L'impatience de Gérald Larose

Chronique de Patrice Boileau

[->10732] Il faut croire que la dernière enquête de la Maison CROP n’aura pas enthousiasmé le coprésident du Conseil de la souveraineté du Québec. Malgré la mince avance que cette firme de sondage accorde présentement au Parti québécois, Gérald Larose exhorte la chef de la formation souverainiste, Pauline Marois, qu’elle présente à la population un programme politique qui honore davantage son article 1.
Le projet péquiste de citoyenneté québécoise est une bonne idée, estime l’ancien dirigeant de la CSN. Reste que d’autres mesures « plus musclées » devraient être adoptées par le PQ, au lendemain d’une victoire électorale, afin d’affirmer le caractère français du Québec. En fait, Gérald Larose désire que le prochain mandat du Parti québécois à la tête de l’État en soit un de gouvernance souverainiste. Des gestes de ruptures doivent être posés sans attendre la tenue d’un référendum.
Gérald Larose risque d’être déçu en espérant plus de clarté de la part de l’intelligentsia péquiste, au sujet de son option fondamentale. C’est justement en faisant le contraire que le PQ est parvenu à freiner sa chute dans l’électorat québécois. Le report indéfini d’une stratégie concrète en vue de faire aboutir le projet de pays a effectivement fait disparaître le spectre d’un ultime affrontement référendaire avec Ottawa. Une majorité de Québécois ne veulent pas subir un autre sabotage démocratique. Le Parti québécois préfère présentement concocter des « projets étapistes » dans l’espoir que ceux-ci raniment l’intérêt général pour le projet souverainiste.
Le PQ aurait-il connu la même évolution dans les intentions de vote s’il avait décidé de se rende au vœu de la population, en renonçant d’organiser une consultation populaire, tout en prévoyant l’adoption de gestes souverainistes? Impossible de le savoir car ce n’est malheureusement pas cette voie qu’il a choisie. Voir le Parti québécois « congédier le référendisme », tout en aiguillant le Québec « en direction du Pays », comme le souhaite M. Larose, aurait néanmoins étonné les Québécois.

[Lignes issues d'une source de données]
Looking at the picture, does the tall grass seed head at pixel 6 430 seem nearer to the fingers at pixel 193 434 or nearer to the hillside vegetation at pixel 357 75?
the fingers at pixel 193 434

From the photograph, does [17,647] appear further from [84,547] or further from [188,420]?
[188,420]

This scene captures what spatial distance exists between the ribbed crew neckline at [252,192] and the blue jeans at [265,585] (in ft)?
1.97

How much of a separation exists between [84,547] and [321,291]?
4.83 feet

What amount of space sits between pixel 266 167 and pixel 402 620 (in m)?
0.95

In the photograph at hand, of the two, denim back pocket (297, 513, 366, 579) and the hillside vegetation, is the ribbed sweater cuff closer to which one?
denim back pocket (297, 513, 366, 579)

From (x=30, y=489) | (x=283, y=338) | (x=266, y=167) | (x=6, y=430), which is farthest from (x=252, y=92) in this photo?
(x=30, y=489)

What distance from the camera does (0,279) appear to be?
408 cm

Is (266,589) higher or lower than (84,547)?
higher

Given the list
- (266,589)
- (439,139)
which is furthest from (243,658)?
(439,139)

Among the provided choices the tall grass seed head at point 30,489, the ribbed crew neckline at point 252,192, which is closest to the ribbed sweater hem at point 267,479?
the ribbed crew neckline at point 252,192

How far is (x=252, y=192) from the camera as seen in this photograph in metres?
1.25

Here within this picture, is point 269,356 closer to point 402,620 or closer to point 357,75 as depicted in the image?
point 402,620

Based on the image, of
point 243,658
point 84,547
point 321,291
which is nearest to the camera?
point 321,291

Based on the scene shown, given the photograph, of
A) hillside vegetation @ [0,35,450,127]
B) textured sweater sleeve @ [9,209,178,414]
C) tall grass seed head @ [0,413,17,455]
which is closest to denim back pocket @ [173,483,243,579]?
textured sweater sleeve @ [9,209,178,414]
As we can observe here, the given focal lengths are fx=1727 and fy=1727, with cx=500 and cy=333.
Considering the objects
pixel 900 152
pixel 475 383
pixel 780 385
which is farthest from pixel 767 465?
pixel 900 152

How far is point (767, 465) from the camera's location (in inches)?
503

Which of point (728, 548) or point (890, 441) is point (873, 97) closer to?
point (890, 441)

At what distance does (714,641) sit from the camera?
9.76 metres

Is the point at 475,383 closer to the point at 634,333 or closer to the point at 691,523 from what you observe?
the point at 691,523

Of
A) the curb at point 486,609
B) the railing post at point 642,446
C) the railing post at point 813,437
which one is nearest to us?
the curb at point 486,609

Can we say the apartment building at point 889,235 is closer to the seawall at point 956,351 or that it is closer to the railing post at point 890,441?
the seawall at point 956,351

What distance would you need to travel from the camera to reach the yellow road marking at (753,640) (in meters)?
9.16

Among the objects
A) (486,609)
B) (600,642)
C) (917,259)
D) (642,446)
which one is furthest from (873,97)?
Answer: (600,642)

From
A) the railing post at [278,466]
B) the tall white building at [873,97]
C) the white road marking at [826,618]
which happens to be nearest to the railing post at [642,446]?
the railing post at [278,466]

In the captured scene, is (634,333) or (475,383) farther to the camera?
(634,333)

Consignes>
#1 Relevez toutes les expressions placées entre guillemets « » dans la chronique sur Gérald Larose.
#2 Poursuivez la chronique sur Gérald Larose après sa dernière phrase.

Réponses>
#1
« plus musclées »
« projets étapistes »
« congédier le référendisme »
« en direction du Pays »

#2
Quels gestes auraient cependant été « tolérés » par la société civile, en attendant le Grand Soir, de manière à ce que le PQ ne soit pas marginalisé par l’électorat québécois? Celui d’une constitution semble de plus en plus rallier les gens. Va également pour l’adoption d’une citoyenneté québécoise. Une loi 101 imposant à tous les Québécois la fréquentation scolaire dans les écoles francophones jusqu’au réseau collégial pourrait aussi faire l’objet d’un consensus. Le rapatriement des soldats québécois d’Afghanistan, conflit auquel sont largement opposés les Québécois? Formation d’une équipe olympique québécoise? Rédaction d’un seul rapport d’impôt?
Il est assurément facile d’ajouter d’autres mesures qui éloigneraient le Québec de son statut provincial. Il importe cependant de les voir clairement définies de manière à ce que les Québécois sachent parfaitement à quoi ils s’attendent en appuyant le Parti québécois.
Et que faire pour finalement arriver à destination, suite aux « mesures étapistes » qui en auraient pavé le chemin? Gérald Larose n’en souffle mot. Soit, il manifeste clairement son agacement face à l’entêtement référendaire des péquistes. Mais il n’offre pas d’alternative démocratique. L’élection référendaire? Encore faudrait-il qu’il en précise les modalités. Faudra-t-il obtenir 50% +1 des suffrages exprimés dans un processus électoral afin de pouvoir aller de l’avant? Le coprésident du conseil de la souveraineté appuierait-il une victoire à majorité simple? Il serait intéressant de l’entendre à ce sujet.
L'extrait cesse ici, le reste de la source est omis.